E’ una legge bipartisan, che ha visto partito socialista (Psoe) e partito popolare (Pp) viaggiare uniti fino in fondo nonostante le resistenza dei partiti autonomisti e di Izquierda unida, la sinistra parlamentare. Entro venti giorni verrà pubblicata sulla Gazzetta ufficiale spagnola e entrerà così in vigore, a un anno e mezzo dalla presentazione del testo da parte del governo e ad appena sette anni dall’ultima riforma portuale varata da Madrid nel 2003.

La legge ha una larga approvazione da parte del settore portuale.
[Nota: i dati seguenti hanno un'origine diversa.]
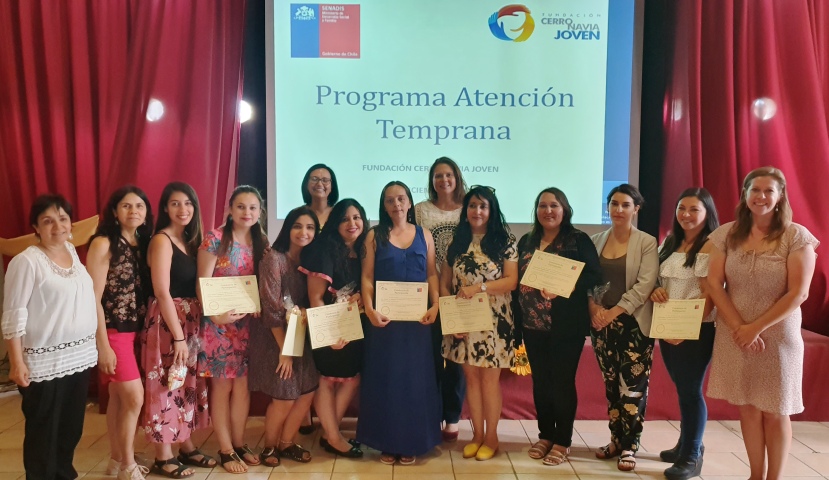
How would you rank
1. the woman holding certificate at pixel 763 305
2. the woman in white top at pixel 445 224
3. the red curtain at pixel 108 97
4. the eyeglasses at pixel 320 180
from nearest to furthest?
the woman holding certificate at pixel 763 305 → the woman in white top at pixel 445 224 → the eyeglasses at pixel 320 180 → the red curtain at pixel 108 97

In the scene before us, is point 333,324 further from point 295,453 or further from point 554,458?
point 554,458

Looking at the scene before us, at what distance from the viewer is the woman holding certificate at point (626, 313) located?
103 inches

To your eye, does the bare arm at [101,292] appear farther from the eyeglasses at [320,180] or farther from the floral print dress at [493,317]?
the floral print dress at [493,317]

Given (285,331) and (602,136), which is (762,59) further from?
(285,331)

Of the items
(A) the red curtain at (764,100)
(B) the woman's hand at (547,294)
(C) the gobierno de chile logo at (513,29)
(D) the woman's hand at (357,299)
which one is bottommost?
(D) the woman's hand at (357,299)

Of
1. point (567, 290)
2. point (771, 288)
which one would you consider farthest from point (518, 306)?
→ point (771, 288)

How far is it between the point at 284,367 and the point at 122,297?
773 millimetres

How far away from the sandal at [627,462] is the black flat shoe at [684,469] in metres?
0.15

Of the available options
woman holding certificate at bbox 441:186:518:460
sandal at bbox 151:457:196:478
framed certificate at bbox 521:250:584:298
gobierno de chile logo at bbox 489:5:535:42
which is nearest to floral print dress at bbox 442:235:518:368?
woman holding certificate at bbox 441:186:518:460

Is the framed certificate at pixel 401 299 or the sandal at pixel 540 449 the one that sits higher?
the framed certificate at pixel 401 299

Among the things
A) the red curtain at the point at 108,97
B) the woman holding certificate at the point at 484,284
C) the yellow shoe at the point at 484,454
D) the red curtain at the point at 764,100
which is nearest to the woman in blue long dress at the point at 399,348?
the woman holding certificate at the point at 484,284

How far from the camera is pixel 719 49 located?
12.0 ft

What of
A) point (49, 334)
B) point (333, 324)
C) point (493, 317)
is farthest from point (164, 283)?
point (493, 317)

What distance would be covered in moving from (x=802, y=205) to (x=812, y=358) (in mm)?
1029
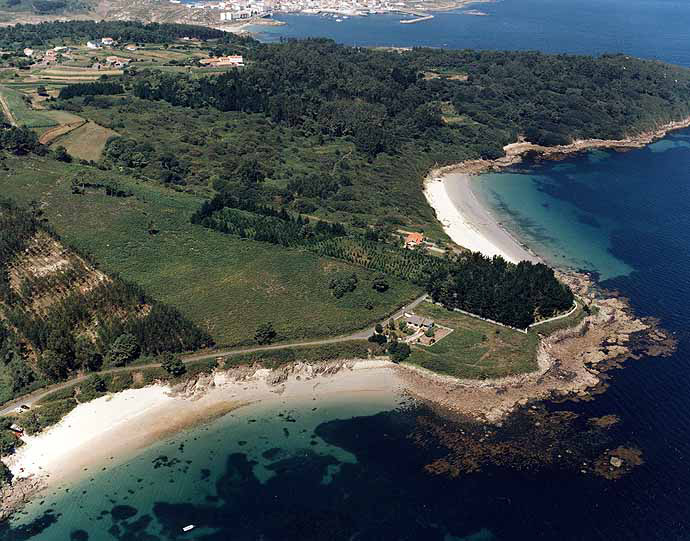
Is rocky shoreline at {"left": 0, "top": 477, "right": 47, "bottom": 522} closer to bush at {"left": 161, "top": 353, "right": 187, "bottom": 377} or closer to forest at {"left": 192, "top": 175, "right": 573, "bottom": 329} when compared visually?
bush at {"left": 161, "top": 353, "right": 187, "bottom": 377}

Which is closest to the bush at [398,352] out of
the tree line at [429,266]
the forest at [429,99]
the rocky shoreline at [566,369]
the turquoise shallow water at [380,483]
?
the rocky shoreline at [566,369]

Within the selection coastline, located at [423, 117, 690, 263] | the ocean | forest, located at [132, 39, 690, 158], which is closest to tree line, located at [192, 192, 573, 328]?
coastline, located at [423, 117, 690, 263]

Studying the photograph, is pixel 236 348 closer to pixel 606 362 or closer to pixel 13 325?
pixel 13 325

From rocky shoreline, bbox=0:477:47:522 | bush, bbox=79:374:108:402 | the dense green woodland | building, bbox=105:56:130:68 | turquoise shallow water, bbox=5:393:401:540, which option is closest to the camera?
turquoise shallow water, bbox=5:393:401:540

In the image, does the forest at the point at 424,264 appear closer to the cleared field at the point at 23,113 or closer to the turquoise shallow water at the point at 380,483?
the turquoise shallow water at the point at 380,483

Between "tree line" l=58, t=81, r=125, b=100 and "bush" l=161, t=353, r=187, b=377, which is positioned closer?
"bush" l=161, t=353, r=187, b=377

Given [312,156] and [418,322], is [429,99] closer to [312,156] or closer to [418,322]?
[312,156]

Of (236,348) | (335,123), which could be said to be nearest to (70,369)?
(236,348)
La scorsa primavera il governo è riuscito anche a superare le ultime resistenza da parte dei sindacati. Manuel Morón, presidente dell’Autorità portuale di Algeciras, uno dei maggiori scali del Mediterraneo occidentale, ha salutato la legge positivamente, affermando che “lungamente attesa, è finalmente arrivata e porterà vantaggi a tutto il sistema portuale e specialmente al nostro scalo”.

L’aspetto più importante della legge, per i grandi porti che accolgono le navi transoceaniche, è quello relativo alle tasse portuali, che entrerà in vigore dal 1° gennaio 2011. La legge permette infatti di abbassarle e questo, come nota Morón, permetterà di competere meglio con il Nord Africa, a partire dal vicino scalo di Tanger Med, che nell’ultimo anno ha sottratto traffici a Algeciras. Morono ha detto che la legge darà stabilità al settore e ha fatto appello ai prestatori di servizi portuali, dai rimorchiatori agli scaricatori, perché contribuiscano a un abbassamento dei costi dello scalo.

Imprese e sindacati hanno sottolineato in un convegno nei giorni scorsi a Las Palmas che la legge permette una grande libertà di contrattazione fra le parti sociali.

Il patto fra socialisti e popolari ha fatto sì che rispetto al testo predisposto dal governo, su 450 emendamenti introdotti, 415 siano stati presentati congiuntamente. Inoltre stabilisce che la legge manterrà una struttura unica per le tasse portuali con bonus regolati dal centro. E’ questa la parte he piaceva meno ai partiti autonomisti. Un coefficiente correttivo “di carattere facoltativo”, renderà più elastica l’autonomia finanziaria. Il coefficiente sarà basato su indicatori finanziari che terranno conto dell’efficienza nella gestione da parte delle Authority e della produttività di ogni scalo. L’obiettivo dichiarato è quello di garantire, assieme all’autonomia economica, una concorrenza leale e il costo minore per il contribuente.